Re: Parallel Aggregates for string_agg and array_agg - Mailing list pgsql-hackers

From Tomas Vondra
Subject Re: Parallel Aggregates for string_agg and array_agg
Date
Msg-id 452e8b7f-418b-4e61-c212-c0e4410b94ad@2ndquadrant.com
Whole thread Raw
In response to Re: Parallel Aggregates for string_agg and array_agg  (David Rowley <david.rowley@2ndquadrant.com>)
Responses Re: Parallel Aggregates for string_agg and array_agg  (Tom Lane <tgl@sss.pgh.pa.us>)
List pgsql-hackers

On 03/27/2018 04:51 AM, David Rowley wrote:
> On 27 March 2018 at 13:45, David Rowley <david.rowley@2ndquadrant.com> wrote:
>> On 27 March 2018 at 12:49, Tom Lane <tgl@sss.pgh.pa.us> wrote:
>>> Oh, I thought of another thing that would need to get done, if we decide
>>> to commit this.  array_agg_serialize/deserialize only work if the array
>>> element type has send/receive functions.  The planner's logic to decide
>>> whether partial aggregation is possible doesn't look any deeper than
>>> whether the aggregate has serialize/deserialize, but I think we have to
>>> teach it that if it's these particular serialize/deserialize functions,
>>> it needs to check the array element type.  Otherwise we'll get runtime
>>> failures if partial aggregation is attempted on array_agg().
>>>
>>> This would not matter for any core datatypes, since they all have
>>> send/receive functions, but I imagine it's still pretty common for
>>> extension types not to.
>>>
>>> For my money it'd be sufficient to hard-code the test like
>>>
>>>     if ((aggserialfn == F_ARRAY_AGG_SERIALIZE ||
>>>          aggdeserialfn == F_ARRAY_AGG_DESERIALIZE) &&
>>>         !array_element_type_has_send_and_recv(exprType(aggregate input)))
>>
>> I'd failed to consider this.
>>
>> Would it not be cleaner to just reject trans types without a
>> send/receive function? Or do you think that would exclude other valid
>> cases?
> 
> Seems I didn't mean "trans types". I should have said aggregate
> function argument types.
> 
> The attached I adds this check.
> 

I'm not sure that's better than the check proposed by Tom. An argument
type without send/receive function does not necessarily mean we can't
serialize/deserialize the trans value. Because who says the argument
value will be embedded in the trans value?

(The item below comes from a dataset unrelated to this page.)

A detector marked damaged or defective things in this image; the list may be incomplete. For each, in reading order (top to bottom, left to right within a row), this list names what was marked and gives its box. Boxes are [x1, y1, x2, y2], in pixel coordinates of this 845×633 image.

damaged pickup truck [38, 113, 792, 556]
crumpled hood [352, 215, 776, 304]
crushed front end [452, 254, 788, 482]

For example, I might create an aggregate to build a bloom filter,
accepting anyelement. That will hash the argument value, and obviously
has no issues with serializing/deserializing the trans value.

This check would effectively disable parallelism for all aggregates with
anyarray, anyelement, anynonarray, anyenum (and a few more) arguments.
That for example includes jsonb_agg, which some people already mentioned
as another candidate for enabling parallelism. Not great, I guess.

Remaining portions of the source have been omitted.